- **Problem statement**
Word for word, transcribe every line below.

[Records drawn from a dataset]
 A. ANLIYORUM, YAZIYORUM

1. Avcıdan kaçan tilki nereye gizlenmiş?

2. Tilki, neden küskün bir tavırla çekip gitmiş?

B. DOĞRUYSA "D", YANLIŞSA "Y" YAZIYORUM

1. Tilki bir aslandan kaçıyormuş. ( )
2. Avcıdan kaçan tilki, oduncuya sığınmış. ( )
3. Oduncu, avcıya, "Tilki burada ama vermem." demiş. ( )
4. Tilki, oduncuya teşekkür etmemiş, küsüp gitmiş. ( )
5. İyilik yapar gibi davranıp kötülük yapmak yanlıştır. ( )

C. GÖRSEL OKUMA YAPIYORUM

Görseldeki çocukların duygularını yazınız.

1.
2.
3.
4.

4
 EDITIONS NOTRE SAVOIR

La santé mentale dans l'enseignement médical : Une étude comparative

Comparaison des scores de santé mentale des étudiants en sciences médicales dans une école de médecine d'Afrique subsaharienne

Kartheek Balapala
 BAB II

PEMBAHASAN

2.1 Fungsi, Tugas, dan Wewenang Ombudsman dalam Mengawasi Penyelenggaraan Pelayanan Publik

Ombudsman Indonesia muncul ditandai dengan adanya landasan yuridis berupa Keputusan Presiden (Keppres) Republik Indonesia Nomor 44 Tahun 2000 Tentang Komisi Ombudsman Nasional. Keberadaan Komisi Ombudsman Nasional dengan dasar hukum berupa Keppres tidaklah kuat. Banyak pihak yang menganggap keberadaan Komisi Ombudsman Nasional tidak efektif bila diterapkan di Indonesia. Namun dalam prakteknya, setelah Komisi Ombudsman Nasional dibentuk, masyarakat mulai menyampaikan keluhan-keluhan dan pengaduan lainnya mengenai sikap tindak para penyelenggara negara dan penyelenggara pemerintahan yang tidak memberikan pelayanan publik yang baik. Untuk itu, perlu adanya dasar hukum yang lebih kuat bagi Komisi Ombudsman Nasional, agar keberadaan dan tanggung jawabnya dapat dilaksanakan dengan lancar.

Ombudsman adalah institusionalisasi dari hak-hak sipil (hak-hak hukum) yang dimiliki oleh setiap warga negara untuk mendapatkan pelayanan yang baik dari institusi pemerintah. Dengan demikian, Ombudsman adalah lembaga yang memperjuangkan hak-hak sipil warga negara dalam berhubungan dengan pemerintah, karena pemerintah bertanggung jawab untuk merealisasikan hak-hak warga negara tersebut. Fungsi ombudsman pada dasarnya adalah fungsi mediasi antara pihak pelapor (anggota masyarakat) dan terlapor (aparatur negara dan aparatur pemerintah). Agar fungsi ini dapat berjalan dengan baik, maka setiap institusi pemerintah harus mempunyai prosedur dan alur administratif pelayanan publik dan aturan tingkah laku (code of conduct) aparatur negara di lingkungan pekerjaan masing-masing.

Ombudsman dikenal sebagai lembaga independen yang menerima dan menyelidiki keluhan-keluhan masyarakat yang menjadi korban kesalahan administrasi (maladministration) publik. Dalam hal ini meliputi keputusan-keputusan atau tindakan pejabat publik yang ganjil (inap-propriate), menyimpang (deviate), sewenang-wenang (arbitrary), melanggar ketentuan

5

- **Answer for this exercise**
 A. ANLIYORUM, YAZIYORUM

1. Avcıdan kaçan tilki nereye gizlenmiş?

2. Tilki, neden küskün bir tavırla çekip gitmiş?

B. DOĞRUYSA "D", YANLIŞSA "Y" YAZIYORUM

1. Tilki bir aslandan kaçıyormuş. ( )
2. Avcıdan kaçan tilki, oduncuya sığınmış. ( )
3. Oduncu, avcıya, "Tilki burada ama vermem." demiş. ( )
4. Tilki, oduncuya teşekkür etmemiş, küsüp gitmiş. ( )
5. İyilik yapar gibi davranıp kötülük yapmak yanlıştır. ( )

C. GÖRSEL OKUMA YAPIYORUM

Görseldeki çocukların duygularını yazınız.

1.
2.
3.
4.

4
 EDITIONS NOTRE SAVOIR

La santé mentale dans l'enseignement médical : Une étude comparative

Comparaison des scores de santé mentale des étudiants en sciences médicales dans une école de médecine d'Afrique subsaharienne

Kartheek Balapala
 BAB II

PEMBAHASAN

2.1 Fungsi, Tugas, dan Wewenang Ombudsman dalam Mengawasi Penyelenggaraan Pelayanan Publik

Ombudsman Indonesia muncul ditandai dengan adanya landasan yuridis berupa Keputusan Presiden (Keppres) Republik Indonesia Nomor 44 Tahun 2000 Tentang Komisi Ombudsman Nasional. Keberadaan Komisi Ombudsman Nasional dengan dasar hukum berupa Keppres tidaklah kuat. Banyak pihak yang menganggap keberadaan Komisi Ombudsman Nasional tidak efektif bila diterapkan di Indonesia. Namun dalam prakteknya, setelah Komisi Ombudsman Nasional dibentuk, masyarakat mulai menyampaikan keluhan-keluhan dan pengaduan lainnya mengenai sikap tindak para penyelenggara negara dan penyelenggara pemerintahan yang tidak memberikan pelayanan publik yang baik. Untuk itu, perlu adanya dasar hukum yang lebih kuat bagi Komisi Ombudsman Nasional, agar keberadaan dan tanggung jawabnya dapat dilaksanakan dengan lancar.

Ombudsman adalah institusionalisasi dari hak-hak sipil (hak-hak hukum) yang dimiliki oleh setiap warga negara untuk mendapatkan pelayanan yang baik dari institusi pemerintah. Dengan demikian, Ombudsman adalah lembaga yang memperjuangkan hak-hak sipil warga negara dalam berhubungan dengan pemerintah, karena pemerintah bertanggung jawab untuk merealisasikan hak-hak warga negara tersebut. Fungsi ombudsman pada dasarnya adalah fungsi mediasi antara pihak pelapor (anggota masyarakat) dan terlapor (aparatur negara dan aparatur pemerintah). Agar fungsi ini dapat berjalan dengan baik, maka setiap institusi pemerintah harus mempunyai prosedur dan alur administratif pelayanan publik dan aturan tingkah laku (code of conduct) aparatur negara di lingkungan pekerjaan masing-masing.

Ombudsman dikenal sebagai lembaga independen yang menerima dan menyelidiki keluhan-keluhan masyarakat yang menjadi korban kesalahan administrasi (maladministration) publik. Dalam hal ini meliputi keputusan-keputusan atau tindakan pejabat publik yang ganjil (inap-propriate), menyimpang (deviate), sewenang-wenang (arbitrary), melanggar ketentuan

5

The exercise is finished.